Muito tem se estudado sobre as propriedades nutricionais dos alimentos, estes mesmos ganham os mais variados adjetivos como funcionais e podem sofrer combinações específicas com dieta na gestante, dieta do idoso, dieta do diabético... Nada contra, há situações que isso é absolutamente necessário. Gostaria de falar hoje de um hábito alimentar que tem se tornado menos incomum em nossos dias. Aquela velha mania que a banda Skank canta já há mais de década:
Família, família
Almoça junto todo dia,
Nunca perde essa mania. (e por aí vai...)
Num recente estudo sobre hábitos alimentares em grandes cidades constatou-se que aproximadamente 69% das pessoas costumam assistir televisão nas refeições. Ou seja, o tempo para o diálogo com quem se compartilha o momento é no mínimo dividido com a telinha, quando não ocupado exclusivamente. Além do mais, a rotina corrida do dia-a-dia da modernidade parece não nos permitir o suposto luxo deste momento sagrado de comer devagar e/ou se alimentar da companhia de alguém. Cada vez menos as famílias têm o hábito de se sentar a mesa e saber um dos outros, de trocar e conversar. As pessoas chegam a imaginar-se sem ter o que fazer quando acaba a luz.

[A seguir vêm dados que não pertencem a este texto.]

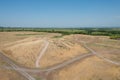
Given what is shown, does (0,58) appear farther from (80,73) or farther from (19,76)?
(80,73)

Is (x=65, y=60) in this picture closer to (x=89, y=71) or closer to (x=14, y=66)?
(x=89, y=71)

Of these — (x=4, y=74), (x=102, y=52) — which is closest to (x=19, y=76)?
(x=4, y=74)

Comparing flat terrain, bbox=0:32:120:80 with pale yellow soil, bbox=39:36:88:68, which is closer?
flat terrain, bbox=0:32:120:80

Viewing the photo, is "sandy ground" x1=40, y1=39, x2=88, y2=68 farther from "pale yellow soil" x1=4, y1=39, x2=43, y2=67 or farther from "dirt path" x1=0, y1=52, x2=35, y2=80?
"dirt path" x1=0, y1=52, x2=35, y2=80

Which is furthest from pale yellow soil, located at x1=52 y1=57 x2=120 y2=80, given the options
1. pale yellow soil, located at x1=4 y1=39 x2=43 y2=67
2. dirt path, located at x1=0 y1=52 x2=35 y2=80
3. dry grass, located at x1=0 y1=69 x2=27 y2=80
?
pale yellow soil, located at x1=4 y1=39 x2=43 y2=67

O hora do almoço pode ser um bom pretexto para se reunir a família, trocar informações desde hábitos familiares sobre os alimentos, peculiaridades que cada família tem sobre isso. Este é um momento de intimidade, afinal de contas não convidamos qualquer pessoa para cear conosco, não é verdade? É o momento em que os adultos podem expressar e atualizar seus sentimentos em relação aos filhos, aos filhos saber da vida profissional dos adultos, dos pais acompanharem a vida escolar e os círculos de amizade dos filhos. Pode ser um momento que apareçam as contradições e os conflitos. Sim, eles fazem parte de todas as famílias, não interessa classe social ou cor. É uma boa oportunidade de exercer o diálogo de forma polida, de tentar se por no lugar do outro, de conhecer sua rotina, suas razoes. É um exercício nada fácil muitas vezes, mas bastante necessário. Uma “coisa” muito importante pode estar se sustentando através destes espaços de convivência familiar: o sentimento de pertencimento, esse sentimento que nos faz sentir integrados e próximos como seres humanos.
Por qual motivo estamos nos tornando comedores solitários? Será que estamos dando mais valor ao aspecto nutricional do que o social dos alimentos? Nossas parcerias concretas tem sido a TV e o computador? Parece que temos a refletir a respeito: a vida que levamos é a vida que nos leva?